AI 基础知识十三 Transformer注意力机制(Attention)

qq00769539

411人浏览 · 2026-04-02 16:48:02

qq00769539 · 2026-04-02 16:48:02 发布

注意力机制

Transformer 的核心是自注意力与多头注意力，让序列每个位置都能动态关注全局相关信息，并行捕捉长程依赖。

自注意力公式

$Head=Attention(Q,K,V)=softmax(\frac{Q*K^{T}}{\sqrt{d_{k}}})*V$

多头注意力公式

$MultiHead(Q, K, V ) = Concat(head_{1}, ..., head_{h})*W^{O}$

计算步骤

参照论文说明

1. Q、 K矩阵相乘

2. 缩放处理

3. 加掩码处理是可选项

4. Softmax 归一化指数函数

5. 与V矩阵相乘

本着简单的原则，用一个实例来说明Q,K,V计算过程

实例

自注意力

实现代码

例子 "Welcome to Machine Learning Pad Pad" 经过 词嵌入和位置编码，得到6X4矩阵,为了方便计算对这个矩阵手动设置特定的数据

/*

	{"Pad",      0},
	{"Welcome",  1},
	{"to",       2},
	{"Machine",  3},
	{"Learning", 4}

	1. Welcome to Machine Learning Pad Pad -- > [1,2,3,4,0,0]

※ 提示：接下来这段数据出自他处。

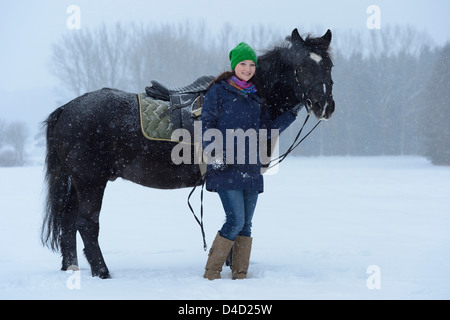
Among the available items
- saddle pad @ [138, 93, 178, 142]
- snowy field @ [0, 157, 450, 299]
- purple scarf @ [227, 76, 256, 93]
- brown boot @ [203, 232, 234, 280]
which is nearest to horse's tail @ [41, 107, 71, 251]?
snowy field @ [0, 157, 450, 299]

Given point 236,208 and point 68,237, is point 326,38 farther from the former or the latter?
point 68,237

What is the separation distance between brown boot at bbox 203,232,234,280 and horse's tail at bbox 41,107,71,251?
1.56 m

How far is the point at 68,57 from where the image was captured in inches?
1315

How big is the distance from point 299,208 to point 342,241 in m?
3.37

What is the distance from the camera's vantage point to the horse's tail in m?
4.37

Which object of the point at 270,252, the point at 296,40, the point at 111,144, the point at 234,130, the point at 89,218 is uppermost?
the point at 296,40

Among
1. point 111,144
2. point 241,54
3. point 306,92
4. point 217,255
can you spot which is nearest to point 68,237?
point 111,144

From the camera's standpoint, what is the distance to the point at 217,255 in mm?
3791

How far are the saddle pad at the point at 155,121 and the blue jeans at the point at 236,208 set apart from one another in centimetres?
80

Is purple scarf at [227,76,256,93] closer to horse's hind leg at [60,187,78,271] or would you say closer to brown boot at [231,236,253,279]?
brown boot at [231,236,253,279]

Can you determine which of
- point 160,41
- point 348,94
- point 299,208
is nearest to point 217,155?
point 299,208

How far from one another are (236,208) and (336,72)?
118 feet

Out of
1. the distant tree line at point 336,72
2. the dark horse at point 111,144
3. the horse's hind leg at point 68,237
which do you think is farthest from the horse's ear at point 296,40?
the distant tree line at point 336,72

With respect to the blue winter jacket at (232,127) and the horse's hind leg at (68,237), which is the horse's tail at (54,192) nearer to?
the horse's hind leg at (68,237)
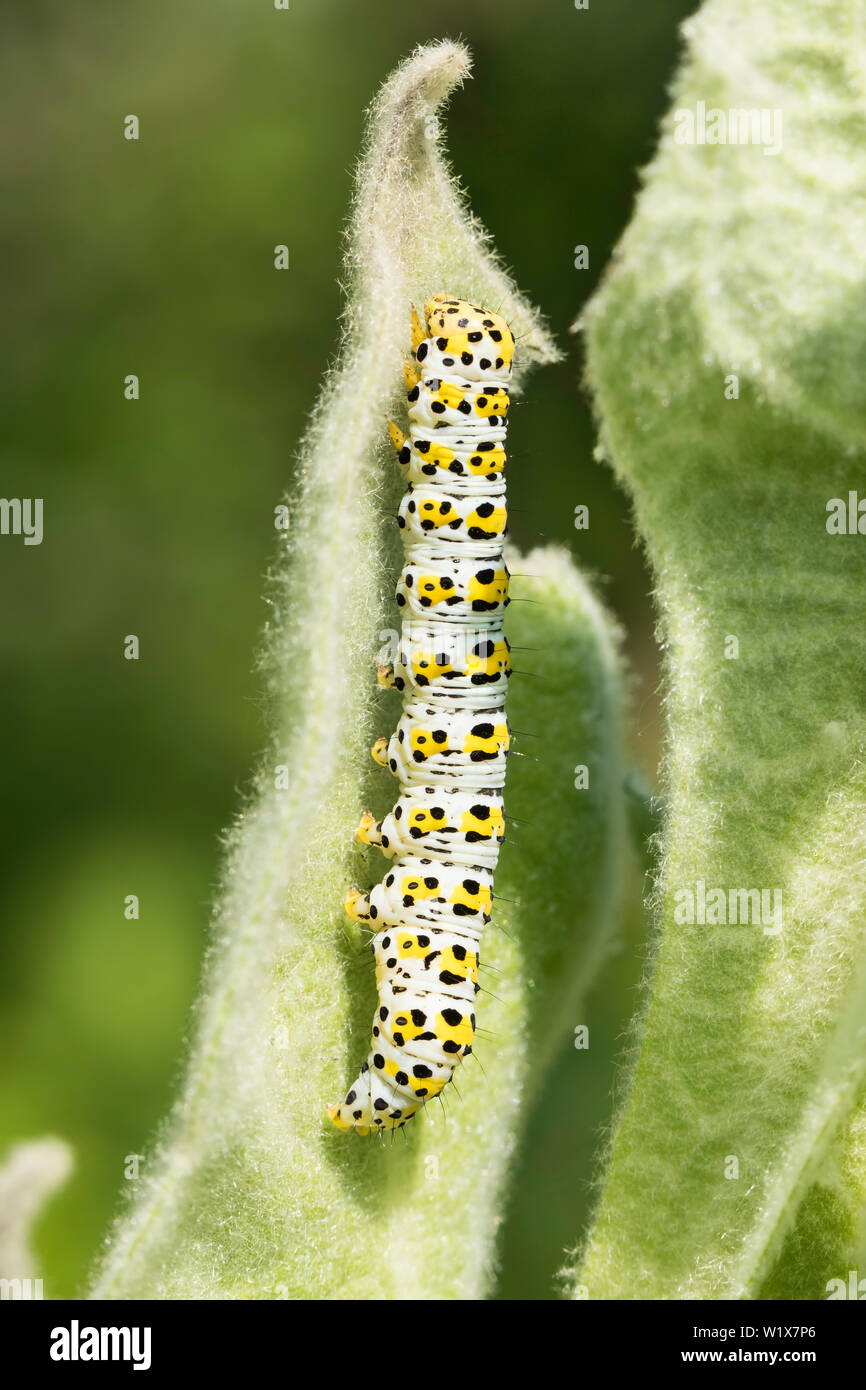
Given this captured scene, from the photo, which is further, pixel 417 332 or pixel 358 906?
pixel 417 332

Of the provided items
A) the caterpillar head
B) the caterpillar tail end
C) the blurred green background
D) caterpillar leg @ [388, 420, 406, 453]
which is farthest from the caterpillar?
the blurred green background

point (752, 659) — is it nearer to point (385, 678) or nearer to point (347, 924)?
point (385, 678)

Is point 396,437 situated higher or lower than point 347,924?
higher

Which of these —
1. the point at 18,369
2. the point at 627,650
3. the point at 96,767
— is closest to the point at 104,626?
the point at 96,767

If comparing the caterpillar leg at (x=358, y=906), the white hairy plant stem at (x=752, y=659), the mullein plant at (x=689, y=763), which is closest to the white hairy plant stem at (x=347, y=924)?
the mullein plant at (x=689, y=763)

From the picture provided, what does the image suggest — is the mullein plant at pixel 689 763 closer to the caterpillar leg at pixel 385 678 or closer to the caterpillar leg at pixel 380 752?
the caterpillar leg at pixel 380 752

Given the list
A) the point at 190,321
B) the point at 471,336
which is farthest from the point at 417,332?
the point at 190,321

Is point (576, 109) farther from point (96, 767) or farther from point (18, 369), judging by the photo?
point (96, 767)

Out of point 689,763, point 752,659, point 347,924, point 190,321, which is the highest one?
point 190,321
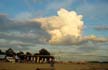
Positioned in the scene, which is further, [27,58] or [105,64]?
[27,58]

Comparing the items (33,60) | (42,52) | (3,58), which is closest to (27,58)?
(33,60)

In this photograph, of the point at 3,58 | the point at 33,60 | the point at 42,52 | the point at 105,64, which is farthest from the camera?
the point at 42,52

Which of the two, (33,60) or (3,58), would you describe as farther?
(3,58)

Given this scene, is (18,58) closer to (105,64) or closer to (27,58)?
(27,58)

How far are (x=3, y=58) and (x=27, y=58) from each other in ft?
29.5

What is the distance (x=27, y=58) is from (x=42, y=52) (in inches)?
1235

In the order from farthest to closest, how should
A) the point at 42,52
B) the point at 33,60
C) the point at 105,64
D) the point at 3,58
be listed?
the point at 42,52 < the point at 3,58 < the point at 33,60 < the point at 105,64

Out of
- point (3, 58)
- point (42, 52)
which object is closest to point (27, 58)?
point (3, 58)

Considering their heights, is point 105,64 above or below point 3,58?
below

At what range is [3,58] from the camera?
77375mm

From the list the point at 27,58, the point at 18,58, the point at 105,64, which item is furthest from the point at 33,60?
the point at 105,64

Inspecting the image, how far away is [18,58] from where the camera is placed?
7750cm

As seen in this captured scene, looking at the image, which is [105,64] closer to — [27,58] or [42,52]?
[27,58]

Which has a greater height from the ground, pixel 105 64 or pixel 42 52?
pixel 42 52
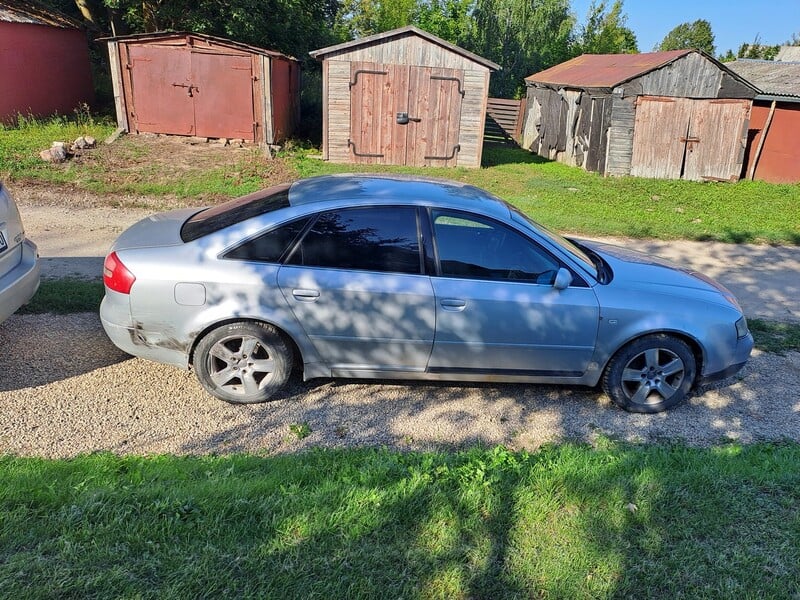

	2. Embedding + PositionalEncoding        ->  x

	3. x: [6 ,4]  

*/

	auto x = torch::tensor({
				{{1.0, 0.0, 0.0, 0.0}, // Welcome
				 {2.0, 0.0, 0.0, 0.0}, // to
				 {3.0, 0.0, 0.0, 0.0}, // Machine
				 {4.0, 0.0, 0.0, 0.0}, // Learning
				 {0.0, 0.0, 0.0, 0.0}, // Pad
				 {0.0, 0.0, 0.0, 0.0}  // Pad
				} }, torch::kFloat);

Q,K,V是一组权重它的词嵌入的维度，为了方便计算都它们设定单位矩阵


class SelfAttention : public torch::nn::Module
{
public:
	SelfAttention()
	{


	}
	void InitQKV(int64_t dim)
	{
		auto linear = torch::nn::LinearOptions(dim, dim).bias(false);

		Q = register_module("q", torch::nn::Linear(linear));
		K = register_module("k", torch::nn::Linear(linear));
		V = register_module("v", torch::nn::Linear(linear));

		norm_fact = 1.0 / sqrt(dim); // 缩放

		auto onesw = torch::eye(dim);  //单位矩阵

		Q->weight.set_data(onesw);
		K->weight.set_data(onesw);
		V->weight.set_data(onesw);
	}

	
	torch::nn::Linear Q{ nullptr };
	torch::nn::Linear K{ nullptr };
	torch::nn::Linear V{ nullptr };
	double norm_fact = 0 ;
};

torch::nn::Transformer 要求输入张量形状[seq, batch, dim],这里简单化为[seq,dim]

参照论文实现计算步骤

	auto forward(torch::Tensor x,torch::Tensor mask = {})
	{
		torch::Tensor q ;
		torch::Tensor k ;
		torch::Tensor v;
		torch::Tensor kt;
		torch::Tensor out;

		auto dim = x.dim();
	
	
		// x: [seq, dim]
		InitQKV(x.size(1));
		
		/// 1.输入x 与 q k v 运算  q k v是 单位矩阵所以 q k v = x
		 q = Q->forward(x);
		 k = K->forward(x);
		 v = V->forward(x);

		 cout << "q k v \n" << q << endl;

		
		kt = k.transpose(0, 1);// kt 是 k 的置换矩阵  kt: [dim,seq]
		

		cout << "kt \n" << kt << endl;

		auto attn_score = torch::matmul(q, kt); //2.  q:[seq, dim] X kt: [dim,seq] -> [seq, seq]
		cout << "q X kt \n" << attn_score << endl;

		attn_score = attn_score * norm_fact;     //3. 矩阵缩放
		cout << "scale q.X.kt  \n" << attn_score << endl;

		if (mask.defined())
		{
			attn_score += mask;
		}


		attn_score = torch::softmax(attn_score, -1);//4. Softmax 归一化指数函数
		cout << "torch::softmax q.X.kt  \n" << attn_score << endl;

		out = torch::matmul(attn_score, v); /// 5.与V矩阵相乘  [seq, seq] X v:[seq, dim] -> [seq, dim]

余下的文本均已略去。